Так и воюю — всю ночь. Не отпускай меня, брат!..
И вот ехали мы с ним по рельсам. Ехали, ехали… Степь все суше, желтее, вот-вот пустыней обернется. Ночи все холоднее. Сначала ровно ехали, по многу часов подряд, а потом рвано: то тронемся, то встанем на пару дней, то дернемся и катим-торопимся, а то опять стоим. Лицо у брата хмурое сделалось. Вроде и слова мне те же говорит, что и раньше, ласковые: “Доброе утро, брат!”, “А не пора ли нам отобедать, брат?”, “Какая луна сегодня вылупилась, ты погляди-ка!” — а по-другому звучат, тревожно. Потому что болезнью в поезде запахло.
Я болезный дух знаю и всегда от него бегу. Но от брата как убежишь? Остался.

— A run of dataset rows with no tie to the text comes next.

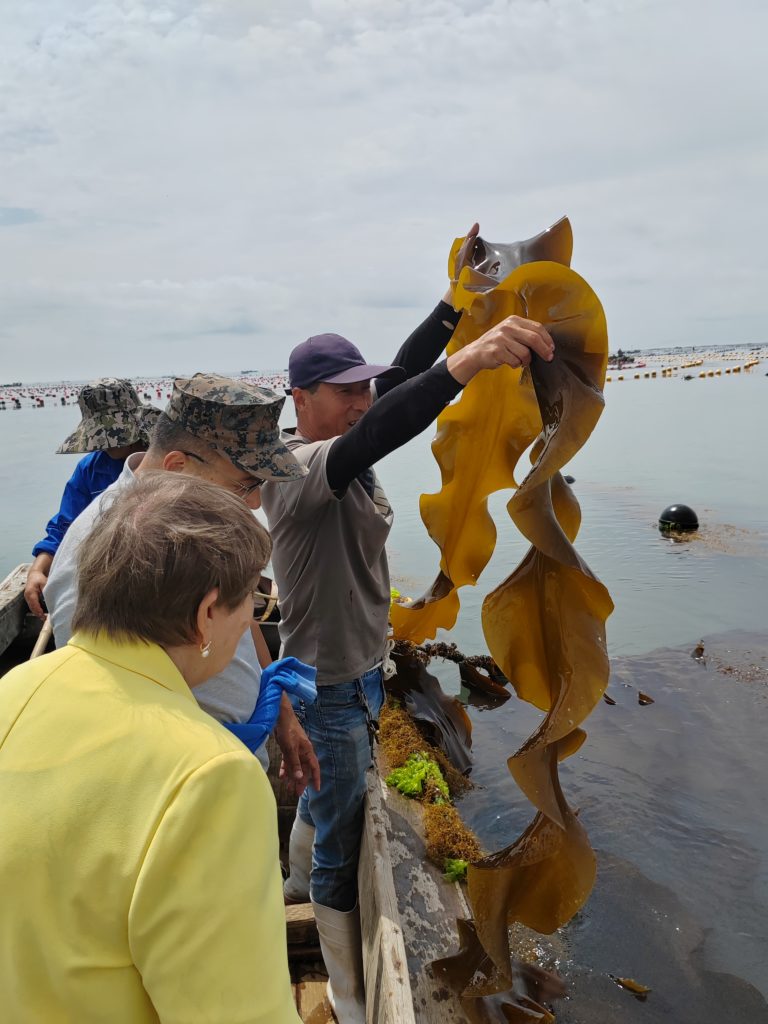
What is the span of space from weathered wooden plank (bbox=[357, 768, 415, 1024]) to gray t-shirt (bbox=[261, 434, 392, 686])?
50cm

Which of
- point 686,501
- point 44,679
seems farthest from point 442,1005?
point 686,501

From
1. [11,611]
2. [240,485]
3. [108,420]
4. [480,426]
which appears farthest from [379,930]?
[11,611]

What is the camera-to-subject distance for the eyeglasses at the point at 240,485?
1.72 metres

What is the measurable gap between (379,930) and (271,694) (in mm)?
788

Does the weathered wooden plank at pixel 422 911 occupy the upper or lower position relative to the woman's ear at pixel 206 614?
lower

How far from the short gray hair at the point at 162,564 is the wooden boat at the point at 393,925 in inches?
50.8

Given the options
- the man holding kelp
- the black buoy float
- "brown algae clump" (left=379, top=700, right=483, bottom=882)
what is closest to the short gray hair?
the man holding kelp

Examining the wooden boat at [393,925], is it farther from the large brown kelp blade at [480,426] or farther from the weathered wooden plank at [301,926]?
the large brown kelp blade at [480,426]

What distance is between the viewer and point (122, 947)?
82cm

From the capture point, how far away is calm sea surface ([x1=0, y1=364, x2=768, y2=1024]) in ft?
11.5

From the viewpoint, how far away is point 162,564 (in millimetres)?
938

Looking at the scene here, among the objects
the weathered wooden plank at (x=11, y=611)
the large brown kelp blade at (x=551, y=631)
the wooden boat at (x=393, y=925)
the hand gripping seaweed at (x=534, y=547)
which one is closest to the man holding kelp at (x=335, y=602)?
the wooden boat at (x=393, y=925)

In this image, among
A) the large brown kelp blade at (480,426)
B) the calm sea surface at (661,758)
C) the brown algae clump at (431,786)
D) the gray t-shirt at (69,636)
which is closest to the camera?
the gray t-shirt at (69,636)

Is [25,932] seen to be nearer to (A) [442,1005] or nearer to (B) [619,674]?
(A) [442,1005]
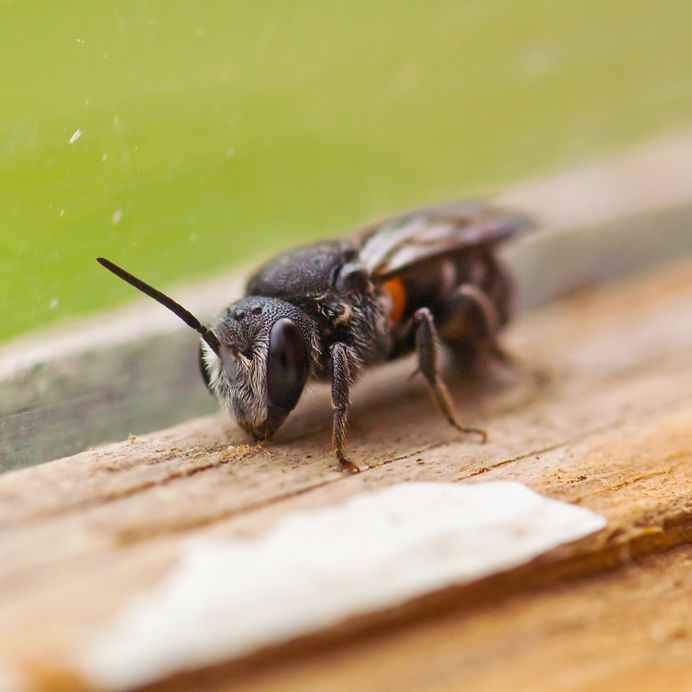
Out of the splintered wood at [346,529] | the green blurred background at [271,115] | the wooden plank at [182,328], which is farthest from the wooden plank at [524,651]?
the green blurred background at [271,115]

А у него скулы обтянуло — уже не щеки по бокам лица, а дыры сделались. И морщины — веревками поперек лба, как у матери. И иней на висках, тоже как у матери, — едва заметный, но глаза-то у меня зоркие, все разглядели. Испугался я тогда: уж не заболел ли? Ты только не болей, брат! Не думай уставать и слабеть, и в пустоту пялиться не моргая, и на лавке подолгу валяться не шевелясь. Сегодня это, а завтра на стол посередине комнаты уляжешься и говорить со мною перестанешь, захолодеешь и затвердеешь.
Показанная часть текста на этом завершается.